**Extracted data entries:**
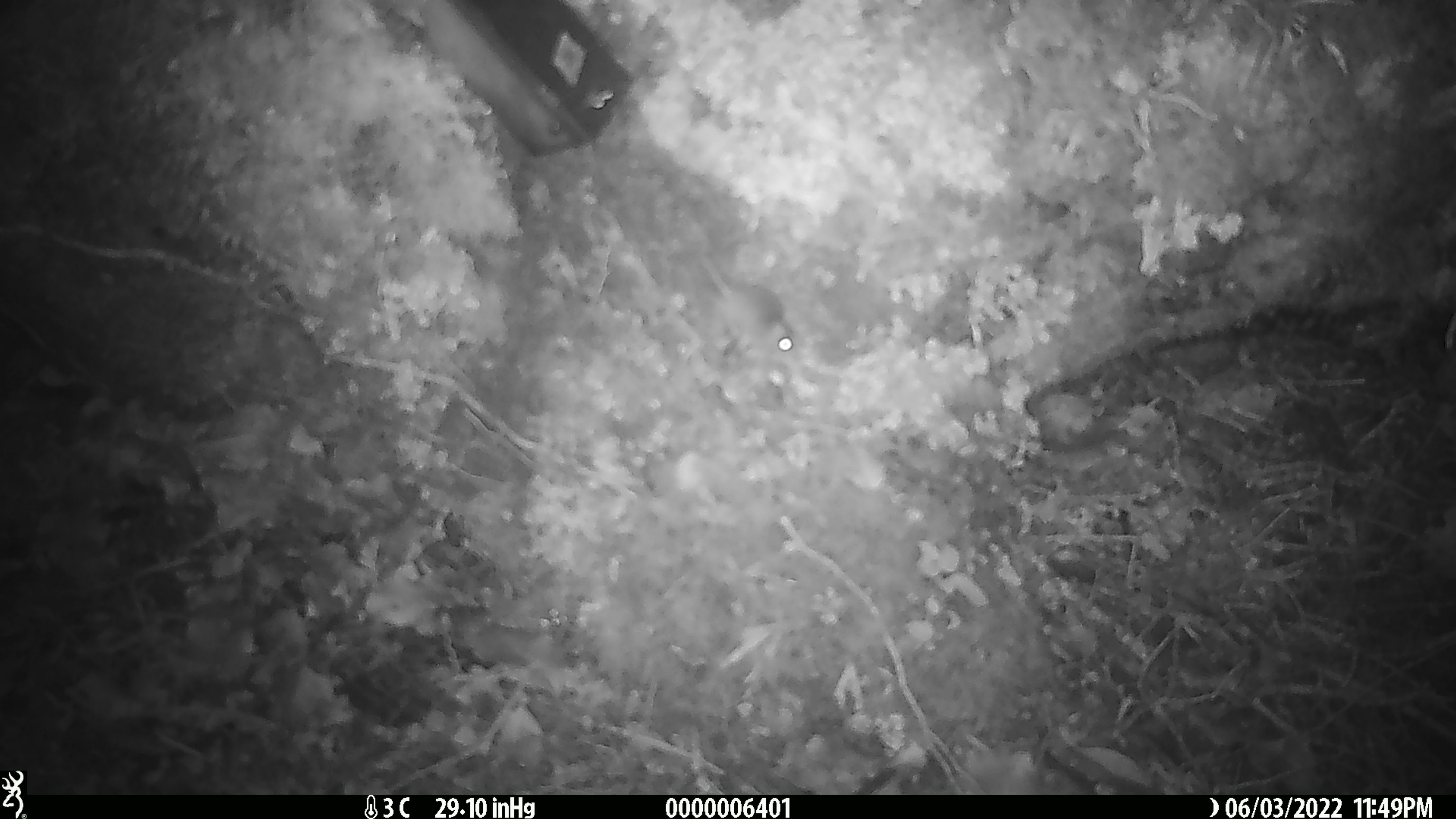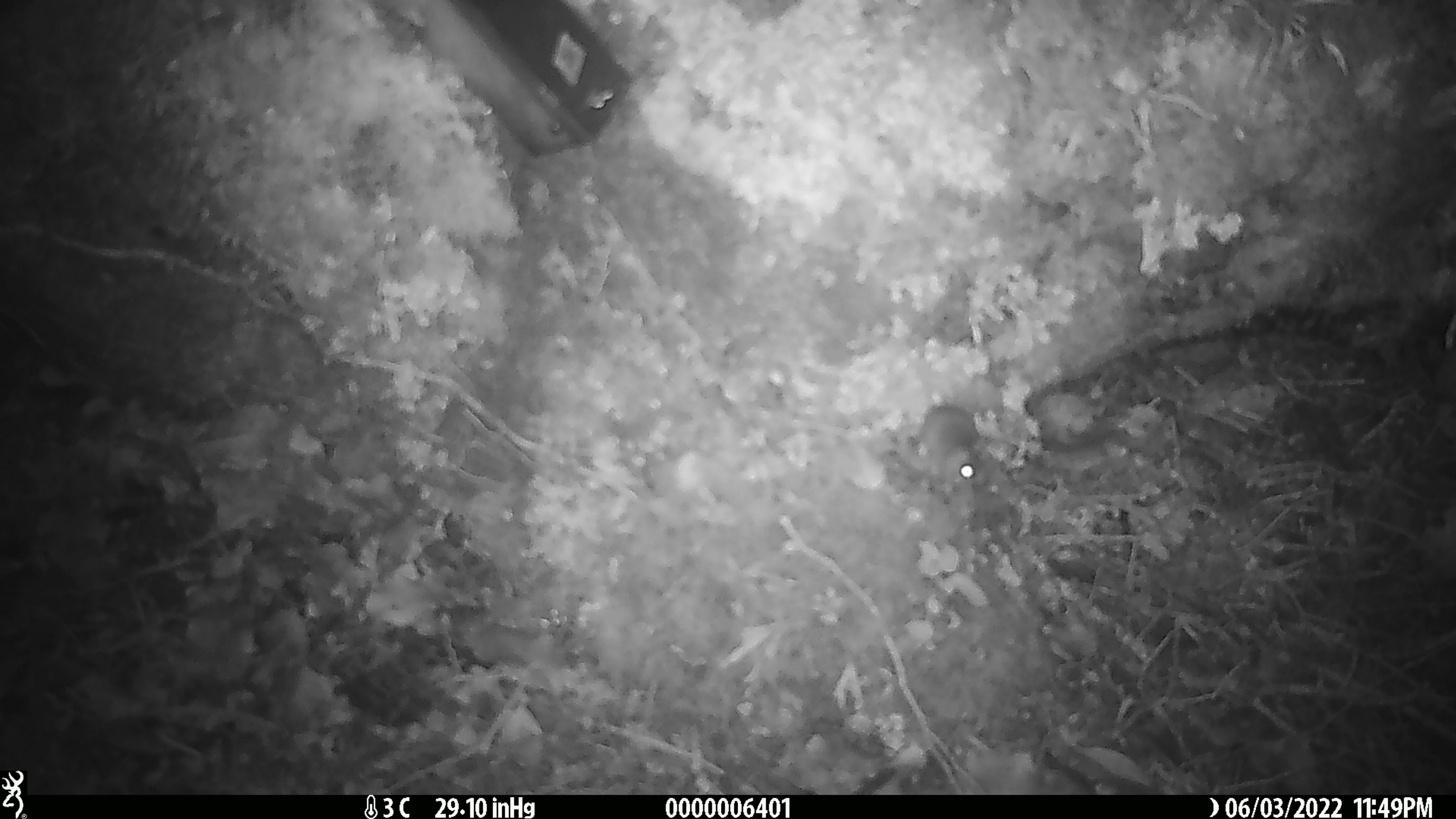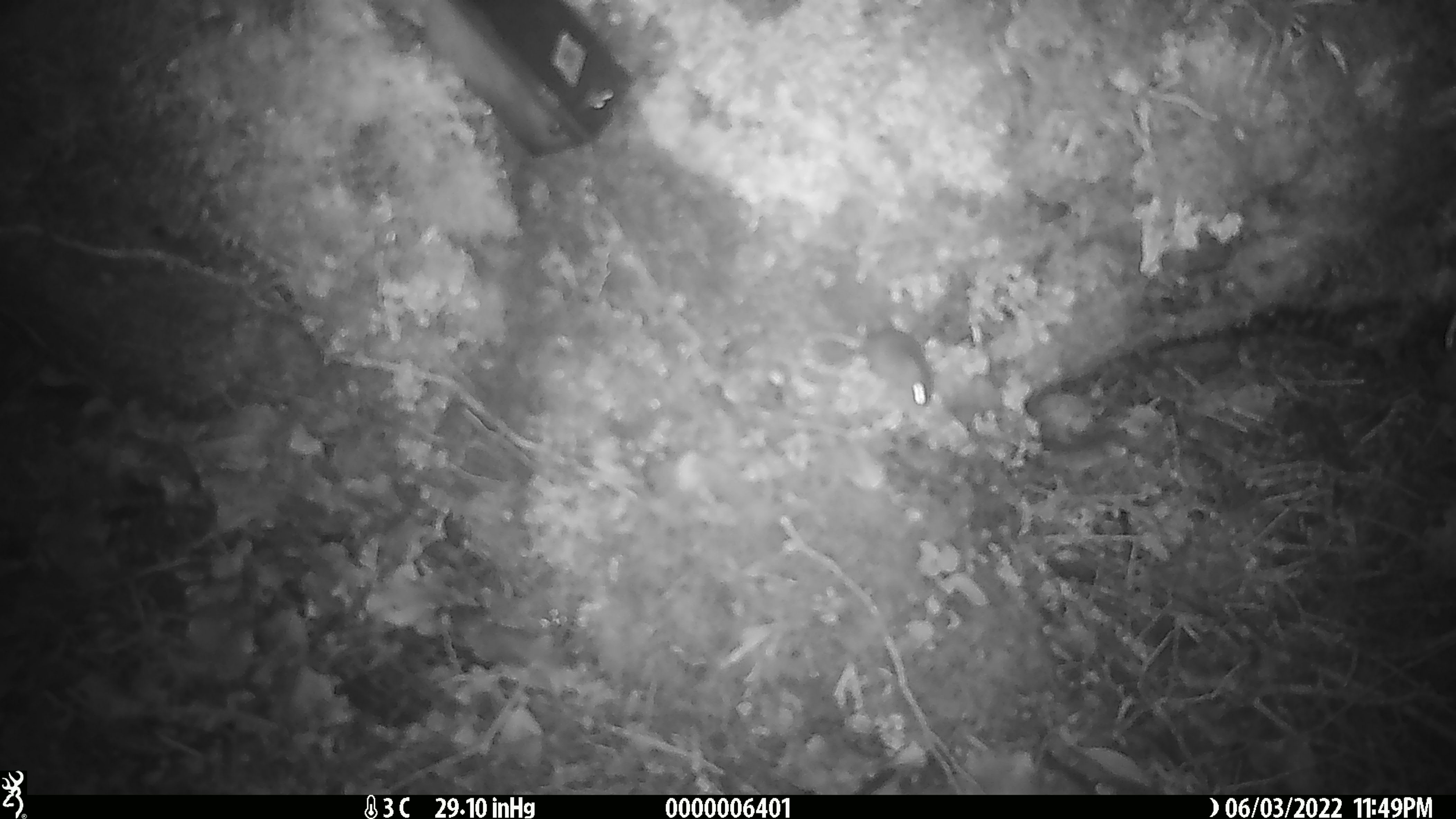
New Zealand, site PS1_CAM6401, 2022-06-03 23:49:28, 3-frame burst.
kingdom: Animalia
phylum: Chordata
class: Mammalia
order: Rodentia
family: Muridae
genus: Mus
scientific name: Mus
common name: mouse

**Task goal:** Transcribe every line of the records exactly. Pictures do not belong in the copy.

**Task answer:**
New Zealand, site PS1_CAM6401, 2022-06-03 23:49:28, 3-frame burst.
kingdom: Animalia
phylum: Chordata
class: Mammalia
order: Rodentia
family: Muridae
genus: Mus
scientific name: Mus
common name: mouse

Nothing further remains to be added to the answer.